• [DIRECTIVE] Swap "fence plank" for "fence board" in the lines starting at the one containing "Given (492,36) |" and ending at the one containing "5. (A) [110,55]". Return only those lines, with everything else left unchanged.

^^^^^^^^

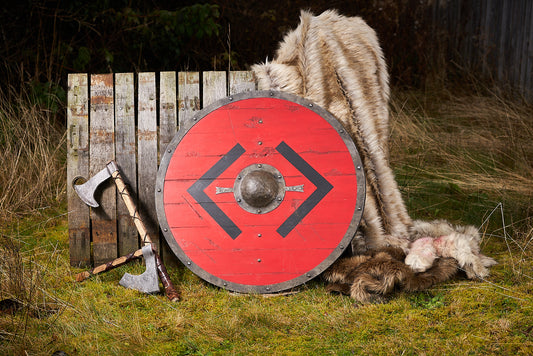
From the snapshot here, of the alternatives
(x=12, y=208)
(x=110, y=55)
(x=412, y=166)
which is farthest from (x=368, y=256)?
(x=110, y=55)

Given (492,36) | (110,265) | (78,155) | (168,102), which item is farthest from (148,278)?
(492,36)

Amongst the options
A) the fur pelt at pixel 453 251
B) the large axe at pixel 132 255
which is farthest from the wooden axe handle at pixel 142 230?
the fur pelt at pixel 453 251

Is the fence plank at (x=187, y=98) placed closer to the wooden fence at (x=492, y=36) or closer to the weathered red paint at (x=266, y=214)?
the weathered red paint at (x=266, y=214)

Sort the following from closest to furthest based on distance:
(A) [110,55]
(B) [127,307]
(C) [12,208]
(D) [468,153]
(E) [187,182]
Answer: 1. (B) [127,307]
2. (E) [187,182]
3. (C) [12,208]
4. (D) [468,153]
5. (A) [110,55]

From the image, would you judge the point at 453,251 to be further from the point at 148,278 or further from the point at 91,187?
the point at 91,187

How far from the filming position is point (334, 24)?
304 cm

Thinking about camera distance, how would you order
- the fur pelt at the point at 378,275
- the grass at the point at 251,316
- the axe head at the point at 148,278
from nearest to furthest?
the grass at the point at 251,316
the fur pelt at the point at 378,275
the axe head at the point at 148,278

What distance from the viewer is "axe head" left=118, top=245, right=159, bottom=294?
2.58 meters

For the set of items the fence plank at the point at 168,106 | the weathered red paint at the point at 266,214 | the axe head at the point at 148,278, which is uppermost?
the fence plank at the point at 168,106

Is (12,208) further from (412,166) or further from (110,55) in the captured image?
(412,166)

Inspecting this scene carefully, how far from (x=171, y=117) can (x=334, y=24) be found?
0.99 m

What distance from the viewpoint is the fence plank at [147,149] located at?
2863mm

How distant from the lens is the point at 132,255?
266cm

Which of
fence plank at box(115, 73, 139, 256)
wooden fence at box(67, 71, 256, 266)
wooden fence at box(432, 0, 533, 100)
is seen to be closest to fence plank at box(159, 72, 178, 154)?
wooden fence at box(67, 71, 256, 266)
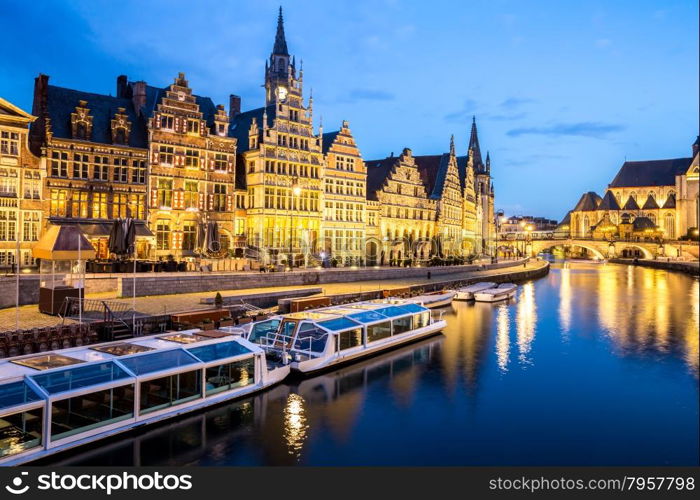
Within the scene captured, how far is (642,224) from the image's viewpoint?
383 feet

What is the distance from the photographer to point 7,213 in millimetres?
30938

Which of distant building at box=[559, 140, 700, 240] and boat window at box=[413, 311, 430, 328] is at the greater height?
distant building at box=[559, 140, 700, 240]

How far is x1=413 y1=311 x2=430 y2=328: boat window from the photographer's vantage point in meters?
25.2

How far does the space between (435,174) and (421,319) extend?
46.2 metres

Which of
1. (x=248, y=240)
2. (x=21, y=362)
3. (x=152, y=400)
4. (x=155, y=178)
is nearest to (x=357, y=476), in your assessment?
(x=152, y=400)

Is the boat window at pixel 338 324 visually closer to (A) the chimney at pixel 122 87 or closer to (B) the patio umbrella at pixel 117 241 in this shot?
(B) the patio umbrella at pixel 117 241

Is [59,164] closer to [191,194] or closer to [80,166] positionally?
[80,166]

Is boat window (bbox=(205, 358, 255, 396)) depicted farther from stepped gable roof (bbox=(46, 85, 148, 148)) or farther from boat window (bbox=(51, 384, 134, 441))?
stepped gable roof (bbox=(46, 85, 148, 148))

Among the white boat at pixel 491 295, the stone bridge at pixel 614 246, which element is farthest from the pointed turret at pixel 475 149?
the white boat at pixel 491 295

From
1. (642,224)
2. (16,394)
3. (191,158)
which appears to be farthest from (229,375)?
(642,224)

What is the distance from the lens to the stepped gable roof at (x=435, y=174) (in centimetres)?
6806

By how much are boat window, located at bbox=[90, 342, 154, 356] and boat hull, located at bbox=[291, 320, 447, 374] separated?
5083 mm

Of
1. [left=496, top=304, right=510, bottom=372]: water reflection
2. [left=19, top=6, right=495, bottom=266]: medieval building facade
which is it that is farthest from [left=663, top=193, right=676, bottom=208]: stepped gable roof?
[left=496, top=304, right=510, bottom=372]: water reflection

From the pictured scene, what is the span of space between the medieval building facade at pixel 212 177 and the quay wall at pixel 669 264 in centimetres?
3548
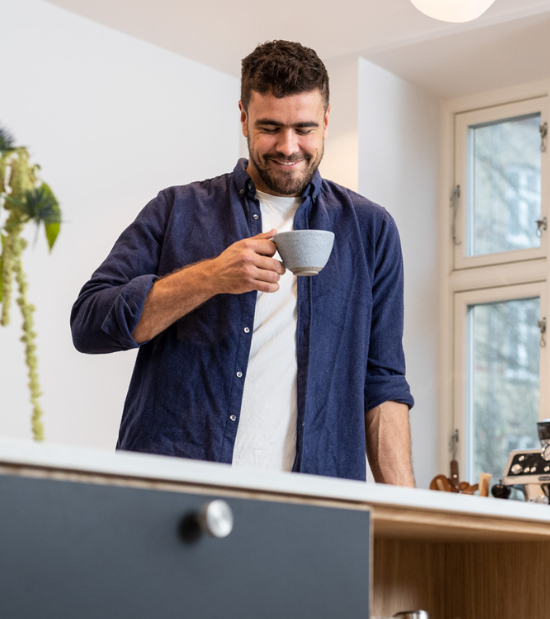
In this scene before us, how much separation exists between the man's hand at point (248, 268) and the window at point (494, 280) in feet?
8.14

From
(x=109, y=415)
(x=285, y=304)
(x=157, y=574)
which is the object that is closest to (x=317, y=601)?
(x=157, y=574)

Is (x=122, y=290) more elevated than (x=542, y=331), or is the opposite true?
(x=542, y=331)

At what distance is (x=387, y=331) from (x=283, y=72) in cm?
50

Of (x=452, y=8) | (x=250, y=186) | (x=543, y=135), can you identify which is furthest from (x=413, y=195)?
(x=250, y=186)

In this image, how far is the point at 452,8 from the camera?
235cm

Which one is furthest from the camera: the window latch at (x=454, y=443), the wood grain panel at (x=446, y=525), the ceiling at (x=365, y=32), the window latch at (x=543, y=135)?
the window latch at (x=454, y=443)

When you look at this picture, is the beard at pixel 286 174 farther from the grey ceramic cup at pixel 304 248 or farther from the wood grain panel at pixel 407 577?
the wood grain panel at pixel 407 577

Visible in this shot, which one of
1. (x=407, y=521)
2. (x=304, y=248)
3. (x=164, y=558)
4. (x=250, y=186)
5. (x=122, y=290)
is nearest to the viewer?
(x=164, y=558)

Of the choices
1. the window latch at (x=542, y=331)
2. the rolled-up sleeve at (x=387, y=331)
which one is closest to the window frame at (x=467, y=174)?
the window latch at (x=542, y=331)

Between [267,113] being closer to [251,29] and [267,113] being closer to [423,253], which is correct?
[251,29]

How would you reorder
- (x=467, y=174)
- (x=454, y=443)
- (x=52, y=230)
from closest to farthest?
(x=52, y=230)
(x=454, y=443)
(x=467, y=174)

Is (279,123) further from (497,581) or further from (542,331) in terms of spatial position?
(542,331)

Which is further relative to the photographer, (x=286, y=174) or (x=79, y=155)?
(x=79, y=155)

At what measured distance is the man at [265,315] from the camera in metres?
1.53
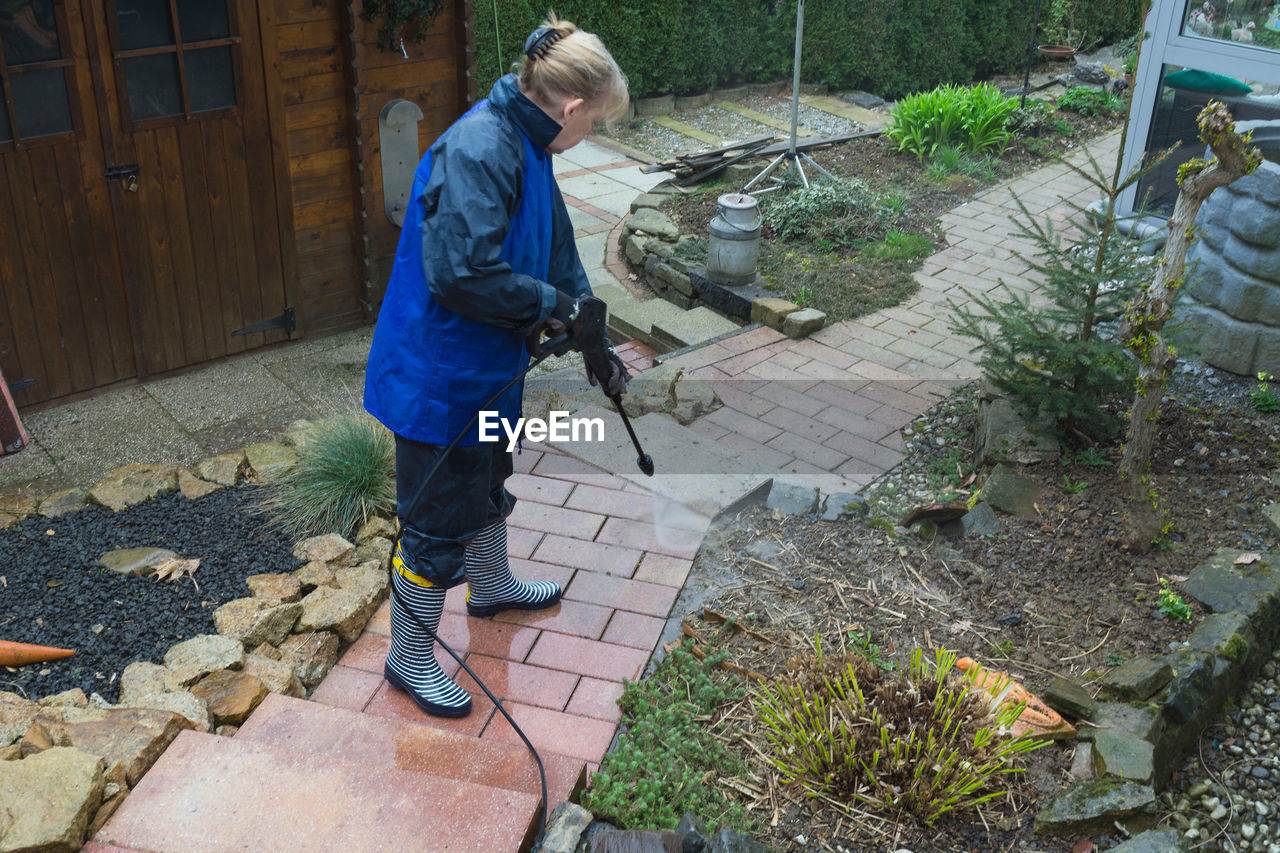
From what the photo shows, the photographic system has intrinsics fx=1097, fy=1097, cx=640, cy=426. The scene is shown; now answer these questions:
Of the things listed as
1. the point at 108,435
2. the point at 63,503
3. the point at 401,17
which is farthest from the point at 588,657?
the point at 401,17

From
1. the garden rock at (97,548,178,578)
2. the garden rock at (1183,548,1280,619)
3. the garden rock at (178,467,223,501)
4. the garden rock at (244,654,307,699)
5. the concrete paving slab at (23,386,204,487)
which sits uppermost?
the garden rock at (1183,548,1280,619)

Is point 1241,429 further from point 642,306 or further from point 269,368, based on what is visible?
point 269,368

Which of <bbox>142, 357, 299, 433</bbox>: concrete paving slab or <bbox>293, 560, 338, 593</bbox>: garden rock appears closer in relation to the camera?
<bbox>293, 560, 338, 593</bbox>: garden rock

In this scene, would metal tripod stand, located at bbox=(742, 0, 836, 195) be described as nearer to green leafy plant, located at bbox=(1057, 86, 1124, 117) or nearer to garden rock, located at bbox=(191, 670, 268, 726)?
green leafy plant, located at bbox=(1057, 86, 1124, 117)

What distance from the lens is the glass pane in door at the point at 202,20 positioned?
5156 millimetres

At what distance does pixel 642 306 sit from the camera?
6852 millimetres

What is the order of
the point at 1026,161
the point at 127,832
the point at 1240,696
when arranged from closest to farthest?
the point at 127,832
the point at 1240,696
the point at 1026,161

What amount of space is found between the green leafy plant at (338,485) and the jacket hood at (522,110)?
1783 mm

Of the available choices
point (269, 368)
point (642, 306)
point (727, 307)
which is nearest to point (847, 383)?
point (727, 307)

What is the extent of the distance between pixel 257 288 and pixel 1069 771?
468 centimetres

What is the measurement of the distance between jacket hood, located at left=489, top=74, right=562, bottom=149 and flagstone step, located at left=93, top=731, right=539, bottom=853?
5.26 ft

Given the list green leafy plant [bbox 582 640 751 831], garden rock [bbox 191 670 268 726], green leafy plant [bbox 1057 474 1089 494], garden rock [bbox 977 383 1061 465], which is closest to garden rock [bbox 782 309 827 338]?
garden rock [bbox 977 383 1061 465]

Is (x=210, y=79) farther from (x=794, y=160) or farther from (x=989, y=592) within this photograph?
(x=794, y=160)

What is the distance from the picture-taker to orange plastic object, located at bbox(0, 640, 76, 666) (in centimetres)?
321
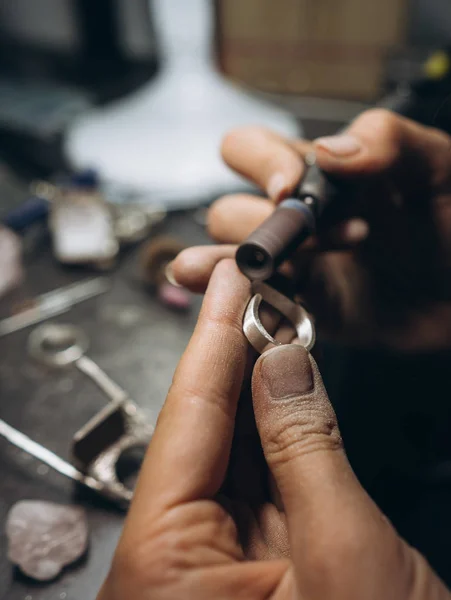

^^^^^^^^

• [SOLUTION TO THIS PROBLEM]
Given (492,36) | (110,265) | (78,155) | (168,102), which item is farthest from (148,278)?
(492,36)

Amongst the options
A) the fur pelt at pixel 453 251
B) the large axe at pixel 132 255
which is farthest from the wooden axe handle at pixel 142 230?
the fur pelt at pixel 453 251

Is the fence board at (x=187, y=98) placed closer to the wooden fence at (x=492, y=36) or closer to the weathered red paint at (x=266, y=214)?
the weathered red paint at (x=266, y=214)

Sort the following from closest to furthest based on distance:
(A) [110,55]
(B) [127,307]
(C) [12,208]
(D) [468,153]
(E) [187,182]
Answer: 1. (B) [127,307]
2. (E) [187,182]
3. (C) [12,208]
4. (D) [468,153]
5. (A) [110,55]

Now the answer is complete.